- [Questions about pictured scenes]
========================

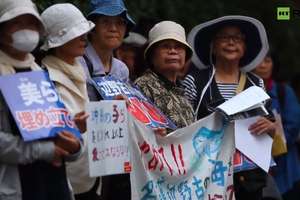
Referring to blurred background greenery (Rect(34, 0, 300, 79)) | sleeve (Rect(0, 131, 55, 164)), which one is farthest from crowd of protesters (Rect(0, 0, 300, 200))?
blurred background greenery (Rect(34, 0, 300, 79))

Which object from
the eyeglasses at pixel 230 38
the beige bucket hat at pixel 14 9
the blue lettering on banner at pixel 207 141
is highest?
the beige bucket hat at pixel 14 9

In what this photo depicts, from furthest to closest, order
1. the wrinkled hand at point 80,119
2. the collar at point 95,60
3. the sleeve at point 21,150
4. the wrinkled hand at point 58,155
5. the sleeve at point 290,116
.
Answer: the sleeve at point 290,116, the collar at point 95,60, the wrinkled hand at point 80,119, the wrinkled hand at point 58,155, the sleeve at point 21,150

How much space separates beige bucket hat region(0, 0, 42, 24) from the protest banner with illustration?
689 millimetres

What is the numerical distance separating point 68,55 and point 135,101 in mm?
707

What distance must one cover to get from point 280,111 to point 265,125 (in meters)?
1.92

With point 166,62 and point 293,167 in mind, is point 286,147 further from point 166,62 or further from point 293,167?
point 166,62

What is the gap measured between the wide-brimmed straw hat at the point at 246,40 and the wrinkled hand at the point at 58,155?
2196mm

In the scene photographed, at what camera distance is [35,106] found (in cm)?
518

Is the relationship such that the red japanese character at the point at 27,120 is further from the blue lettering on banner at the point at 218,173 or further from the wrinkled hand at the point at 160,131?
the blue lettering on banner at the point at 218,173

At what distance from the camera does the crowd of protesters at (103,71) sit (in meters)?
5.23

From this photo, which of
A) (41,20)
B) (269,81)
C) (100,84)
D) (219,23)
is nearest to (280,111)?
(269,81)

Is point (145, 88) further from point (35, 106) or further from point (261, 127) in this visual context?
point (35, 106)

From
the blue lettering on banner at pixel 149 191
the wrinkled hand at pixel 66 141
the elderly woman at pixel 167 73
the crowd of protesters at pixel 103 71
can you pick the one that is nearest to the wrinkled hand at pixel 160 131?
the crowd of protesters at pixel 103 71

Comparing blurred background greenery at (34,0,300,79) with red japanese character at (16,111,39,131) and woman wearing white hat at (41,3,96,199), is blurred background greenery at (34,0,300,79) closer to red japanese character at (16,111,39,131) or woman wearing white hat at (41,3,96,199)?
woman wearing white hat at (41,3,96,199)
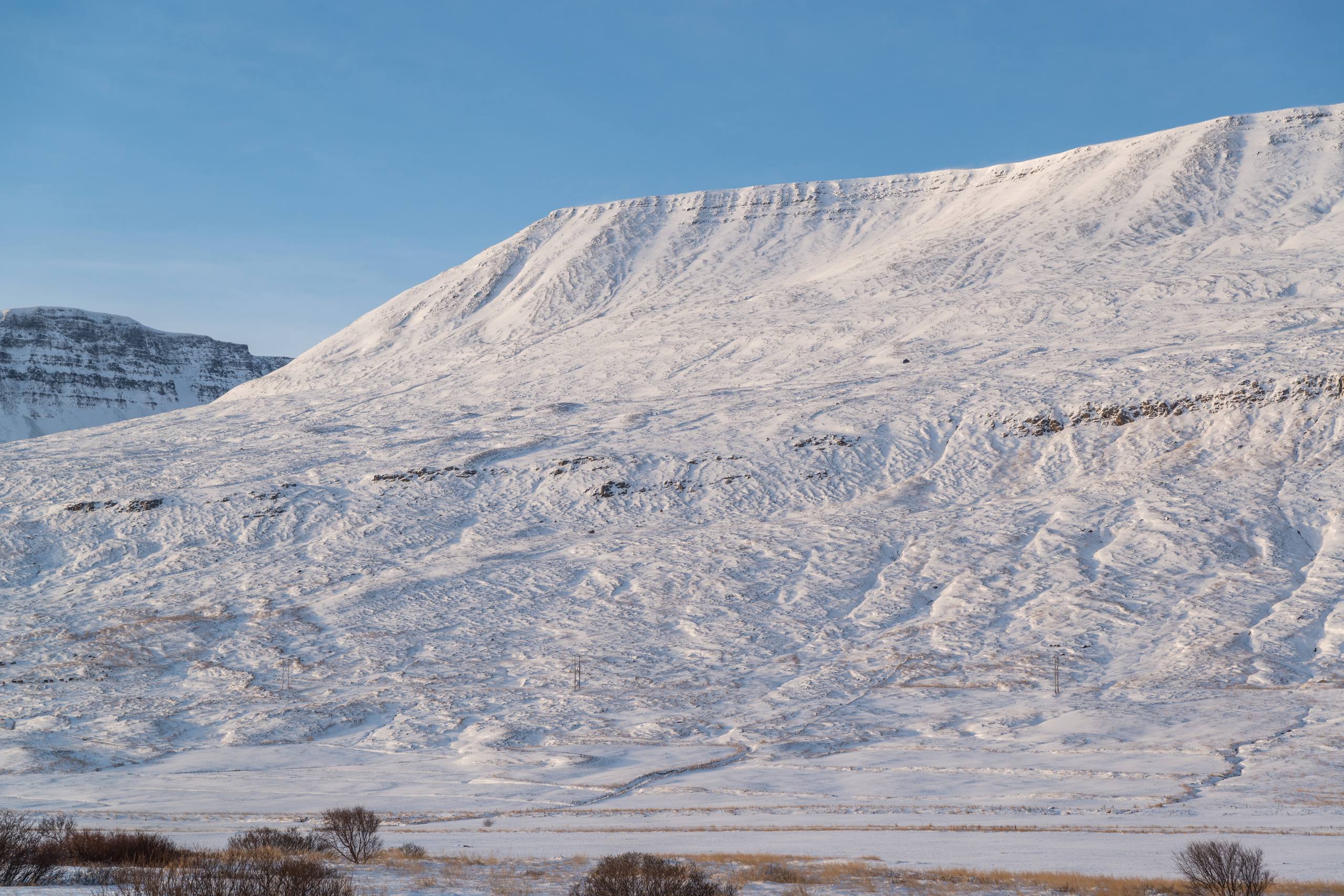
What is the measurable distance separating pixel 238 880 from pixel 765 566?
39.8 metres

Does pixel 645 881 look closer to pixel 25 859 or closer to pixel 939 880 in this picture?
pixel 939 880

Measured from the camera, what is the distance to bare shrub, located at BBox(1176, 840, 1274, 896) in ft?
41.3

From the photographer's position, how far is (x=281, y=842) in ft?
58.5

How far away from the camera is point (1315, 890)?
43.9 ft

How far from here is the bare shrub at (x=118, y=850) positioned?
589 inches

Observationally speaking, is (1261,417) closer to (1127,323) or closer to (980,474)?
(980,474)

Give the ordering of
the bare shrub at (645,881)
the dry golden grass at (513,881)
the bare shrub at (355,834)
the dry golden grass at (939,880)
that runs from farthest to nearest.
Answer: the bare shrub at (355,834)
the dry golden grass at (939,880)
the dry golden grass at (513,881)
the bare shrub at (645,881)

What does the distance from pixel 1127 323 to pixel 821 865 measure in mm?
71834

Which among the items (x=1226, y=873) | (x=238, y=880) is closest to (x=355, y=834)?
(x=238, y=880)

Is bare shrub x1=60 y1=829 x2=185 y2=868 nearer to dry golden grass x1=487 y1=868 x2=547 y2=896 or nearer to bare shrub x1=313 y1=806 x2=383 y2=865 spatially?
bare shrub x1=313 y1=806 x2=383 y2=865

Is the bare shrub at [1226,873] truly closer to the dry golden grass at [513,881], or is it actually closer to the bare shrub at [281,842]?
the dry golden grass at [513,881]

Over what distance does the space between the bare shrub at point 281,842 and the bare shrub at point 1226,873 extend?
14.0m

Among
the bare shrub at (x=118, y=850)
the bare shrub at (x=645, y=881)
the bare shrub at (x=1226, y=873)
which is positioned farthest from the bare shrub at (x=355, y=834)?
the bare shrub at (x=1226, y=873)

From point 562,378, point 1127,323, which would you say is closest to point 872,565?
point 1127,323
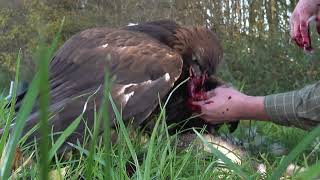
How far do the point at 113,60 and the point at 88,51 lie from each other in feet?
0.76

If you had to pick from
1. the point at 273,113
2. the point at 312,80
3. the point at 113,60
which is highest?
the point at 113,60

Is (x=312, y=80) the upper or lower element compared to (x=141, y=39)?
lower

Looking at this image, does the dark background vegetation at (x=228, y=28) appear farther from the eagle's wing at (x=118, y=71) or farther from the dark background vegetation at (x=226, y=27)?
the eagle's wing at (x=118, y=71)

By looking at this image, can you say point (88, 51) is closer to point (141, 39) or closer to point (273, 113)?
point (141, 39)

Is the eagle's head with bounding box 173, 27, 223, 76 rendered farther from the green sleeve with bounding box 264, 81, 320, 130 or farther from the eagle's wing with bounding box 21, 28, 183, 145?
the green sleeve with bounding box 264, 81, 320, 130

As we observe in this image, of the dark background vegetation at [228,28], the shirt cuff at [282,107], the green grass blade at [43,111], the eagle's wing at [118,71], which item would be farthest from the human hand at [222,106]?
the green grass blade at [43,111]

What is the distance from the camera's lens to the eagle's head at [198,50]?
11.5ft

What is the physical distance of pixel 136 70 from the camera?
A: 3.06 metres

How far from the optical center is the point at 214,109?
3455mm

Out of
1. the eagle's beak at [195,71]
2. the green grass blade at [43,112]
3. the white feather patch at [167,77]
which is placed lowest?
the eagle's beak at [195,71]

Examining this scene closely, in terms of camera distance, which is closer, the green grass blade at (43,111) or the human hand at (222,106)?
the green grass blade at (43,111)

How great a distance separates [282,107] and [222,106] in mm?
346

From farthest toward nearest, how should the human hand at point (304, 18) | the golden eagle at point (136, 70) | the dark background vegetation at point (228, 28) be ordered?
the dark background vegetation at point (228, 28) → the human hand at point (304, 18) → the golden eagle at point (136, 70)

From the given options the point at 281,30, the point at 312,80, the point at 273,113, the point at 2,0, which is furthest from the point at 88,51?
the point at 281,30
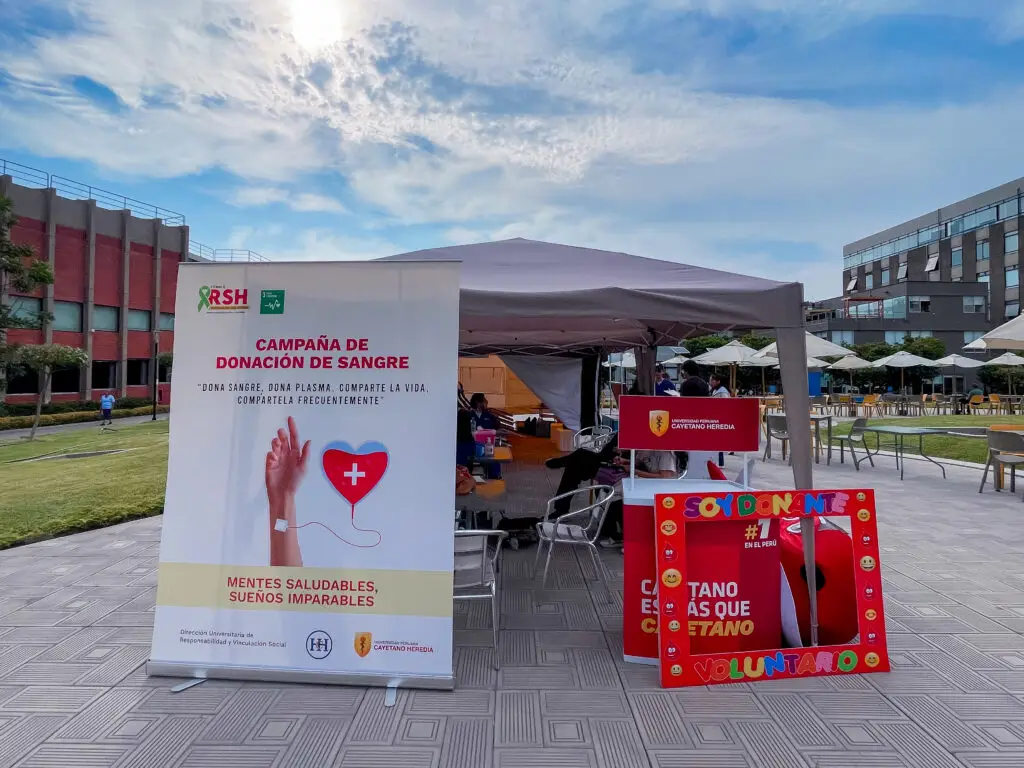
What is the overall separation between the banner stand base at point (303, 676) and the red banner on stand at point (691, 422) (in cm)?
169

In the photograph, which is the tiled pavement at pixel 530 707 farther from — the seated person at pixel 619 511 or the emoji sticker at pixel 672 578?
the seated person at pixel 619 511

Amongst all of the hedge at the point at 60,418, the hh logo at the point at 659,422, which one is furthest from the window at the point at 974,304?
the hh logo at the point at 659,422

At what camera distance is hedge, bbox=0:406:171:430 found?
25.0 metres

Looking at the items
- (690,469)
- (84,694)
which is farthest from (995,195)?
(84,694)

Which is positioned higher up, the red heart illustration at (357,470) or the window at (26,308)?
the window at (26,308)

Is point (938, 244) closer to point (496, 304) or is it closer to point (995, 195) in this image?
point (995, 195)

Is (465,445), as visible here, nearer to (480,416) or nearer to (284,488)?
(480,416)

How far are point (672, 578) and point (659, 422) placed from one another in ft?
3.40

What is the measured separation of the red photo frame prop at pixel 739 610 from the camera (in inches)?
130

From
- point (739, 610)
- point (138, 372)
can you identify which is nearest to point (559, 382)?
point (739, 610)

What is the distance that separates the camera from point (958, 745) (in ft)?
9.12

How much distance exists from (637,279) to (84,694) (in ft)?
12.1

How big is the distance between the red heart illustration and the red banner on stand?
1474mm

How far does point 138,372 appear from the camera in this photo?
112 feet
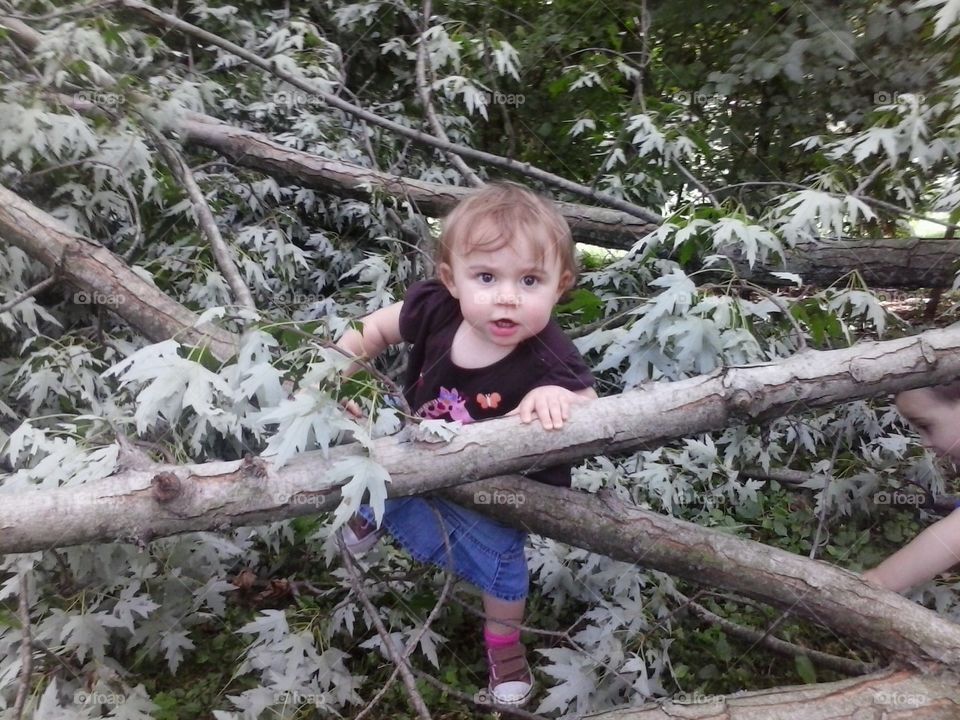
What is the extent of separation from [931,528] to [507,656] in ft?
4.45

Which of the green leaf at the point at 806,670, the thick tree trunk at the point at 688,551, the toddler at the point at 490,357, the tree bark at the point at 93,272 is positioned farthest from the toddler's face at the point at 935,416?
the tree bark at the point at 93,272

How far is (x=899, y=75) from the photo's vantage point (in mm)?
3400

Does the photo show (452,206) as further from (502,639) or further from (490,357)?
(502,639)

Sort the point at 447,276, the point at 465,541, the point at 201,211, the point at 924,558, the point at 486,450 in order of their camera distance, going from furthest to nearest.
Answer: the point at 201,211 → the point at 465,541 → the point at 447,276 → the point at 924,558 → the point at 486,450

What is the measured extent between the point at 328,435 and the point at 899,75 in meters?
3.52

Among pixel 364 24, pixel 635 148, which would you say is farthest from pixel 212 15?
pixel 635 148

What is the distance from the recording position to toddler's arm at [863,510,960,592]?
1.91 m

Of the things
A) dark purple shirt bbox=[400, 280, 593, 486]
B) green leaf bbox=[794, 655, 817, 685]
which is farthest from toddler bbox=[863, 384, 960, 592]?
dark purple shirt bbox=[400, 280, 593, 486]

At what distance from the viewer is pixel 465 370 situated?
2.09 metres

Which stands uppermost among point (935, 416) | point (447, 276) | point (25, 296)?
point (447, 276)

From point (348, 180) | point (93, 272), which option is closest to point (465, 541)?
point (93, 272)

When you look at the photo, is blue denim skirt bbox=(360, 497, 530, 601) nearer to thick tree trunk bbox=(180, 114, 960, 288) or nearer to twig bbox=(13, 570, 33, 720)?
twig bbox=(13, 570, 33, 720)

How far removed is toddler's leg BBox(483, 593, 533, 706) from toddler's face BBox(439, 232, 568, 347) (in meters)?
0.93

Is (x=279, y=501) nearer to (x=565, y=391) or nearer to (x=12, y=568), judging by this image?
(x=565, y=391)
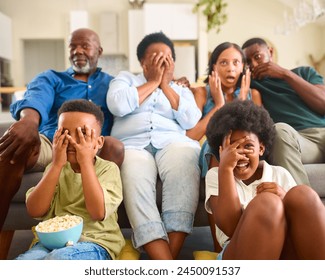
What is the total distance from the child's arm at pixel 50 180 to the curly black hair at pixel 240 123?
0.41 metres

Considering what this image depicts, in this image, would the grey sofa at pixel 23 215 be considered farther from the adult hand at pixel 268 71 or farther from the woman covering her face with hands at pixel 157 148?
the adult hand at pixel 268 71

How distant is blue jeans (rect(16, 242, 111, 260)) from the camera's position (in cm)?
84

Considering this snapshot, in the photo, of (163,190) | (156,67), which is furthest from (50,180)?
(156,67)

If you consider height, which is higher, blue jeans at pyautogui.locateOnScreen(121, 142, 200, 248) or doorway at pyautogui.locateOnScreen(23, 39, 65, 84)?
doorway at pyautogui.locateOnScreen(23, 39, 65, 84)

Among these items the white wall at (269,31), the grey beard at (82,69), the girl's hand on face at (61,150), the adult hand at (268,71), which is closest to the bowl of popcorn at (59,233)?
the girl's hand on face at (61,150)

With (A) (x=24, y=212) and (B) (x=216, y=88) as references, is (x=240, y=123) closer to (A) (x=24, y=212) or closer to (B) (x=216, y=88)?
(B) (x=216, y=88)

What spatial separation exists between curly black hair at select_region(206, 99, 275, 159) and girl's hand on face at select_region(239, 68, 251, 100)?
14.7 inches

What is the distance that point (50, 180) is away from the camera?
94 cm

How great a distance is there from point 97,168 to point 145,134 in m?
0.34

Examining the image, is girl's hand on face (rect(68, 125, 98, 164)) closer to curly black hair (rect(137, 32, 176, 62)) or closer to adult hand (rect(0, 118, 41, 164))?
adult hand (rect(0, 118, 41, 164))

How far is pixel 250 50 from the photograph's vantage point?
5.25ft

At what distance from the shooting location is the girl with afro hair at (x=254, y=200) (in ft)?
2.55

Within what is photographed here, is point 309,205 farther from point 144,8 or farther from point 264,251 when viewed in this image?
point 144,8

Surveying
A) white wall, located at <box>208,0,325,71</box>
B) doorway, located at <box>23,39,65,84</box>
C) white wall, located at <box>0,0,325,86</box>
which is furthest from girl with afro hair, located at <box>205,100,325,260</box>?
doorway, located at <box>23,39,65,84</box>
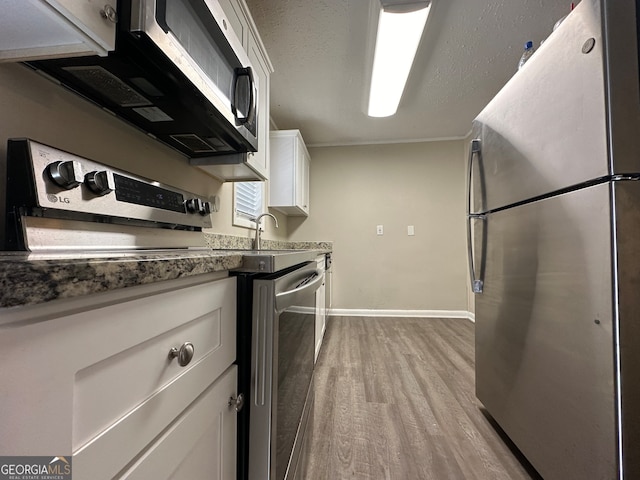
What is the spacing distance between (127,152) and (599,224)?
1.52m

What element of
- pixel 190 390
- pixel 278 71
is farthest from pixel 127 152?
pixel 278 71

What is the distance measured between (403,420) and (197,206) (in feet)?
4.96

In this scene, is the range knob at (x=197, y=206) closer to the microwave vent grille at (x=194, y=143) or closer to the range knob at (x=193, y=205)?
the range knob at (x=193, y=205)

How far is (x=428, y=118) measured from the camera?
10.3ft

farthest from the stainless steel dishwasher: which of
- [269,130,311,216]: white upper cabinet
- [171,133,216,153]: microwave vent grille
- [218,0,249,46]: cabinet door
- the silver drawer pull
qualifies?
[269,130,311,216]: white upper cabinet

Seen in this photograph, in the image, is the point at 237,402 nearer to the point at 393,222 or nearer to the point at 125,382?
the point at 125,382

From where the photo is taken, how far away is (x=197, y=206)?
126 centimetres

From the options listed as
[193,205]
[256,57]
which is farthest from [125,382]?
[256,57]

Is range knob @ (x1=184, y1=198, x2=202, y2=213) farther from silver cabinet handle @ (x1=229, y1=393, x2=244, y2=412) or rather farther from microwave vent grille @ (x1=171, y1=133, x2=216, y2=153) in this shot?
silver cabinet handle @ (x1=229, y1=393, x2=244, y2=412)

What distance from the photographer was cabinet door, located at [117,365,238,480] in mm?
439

========================

Beginning with the line that holds "How far is pixel" and ending with the last line of the material above, extract every line exactly, pictures excluded.

- [SOLVED EXERCISE]
How far is pixel 250 50 from the photograph's vantage point?
5.25ft

At what distance from the shooting location is the girl with afro hair at (x=254, y=200) (in ft)?
2.55

Within what is photographed here, is point 309,205 farther from point 144,8 or farther from point 264,251 when viewed in this image?
point 144,8

Surveying
A) white wall, located at <box>208,0,325,71</box>
B) doorway, located at <box>23,39,65,84</box>
C) white wall, located at <box>0,0,325,86</box>
which is furthest from girl with afro hair, located at <box>205,100,325,260</box>?
doorway, located at <box>23,39,65,84</box>
What is the spacing distance between (127,152) and (599,224)?
1.52m

What element of
- pixel 190 390
- pixel 278 71
is farthest from pixel 127 152?
pixel 278 71

What is the distance measured between (403,420) and (197,206) (in feet)?
4.96

In this scene, is the range knob at (x=197, y=206) closer to the microwave vent grille at (x=194, y=143) or closer to the range knob at (x=193, y=205)?
the range knob at (x=193, y=205)

How far is (x=428, y=118) measured from the camera?
10.3ft

farthest from the stainless steel dishwasher: which of
- [269,130,311,216]: white upper cabinet
- [171,133,216,153]: microwave vent grille
- [218,0,249,46]: cabinet door
- the silver drawer pull
qualifies?
[269,130,311,216]: white upper cabinet

Seen in this photograph, in the image, is the point at 237,402 nearer to the point at 393,222 or nearer to the point at 125,382?
the point at 125,382

From where the photo is taken, how far away is (x=197, y=206)?
126 centimetres

From the options listed as
[193,205]
[256,57]
which is farthest from [125,382]?
[256,57]

Is range knob @ (x1=184, y1=198, x2=202, y2=213) farther from silver cabinet handle @ (x1=229, y1=393, x2=244, y2=412) or rather farther from microwave vent grille @ (x1=171, y1=133, x2=216, y2=153) in this shot?
silver cabinet handle @ (x1=229, y1=393, x2=244, y2=412)

What distance from the photographer was cabinet door, located at [117,365,238,480] in mm?
439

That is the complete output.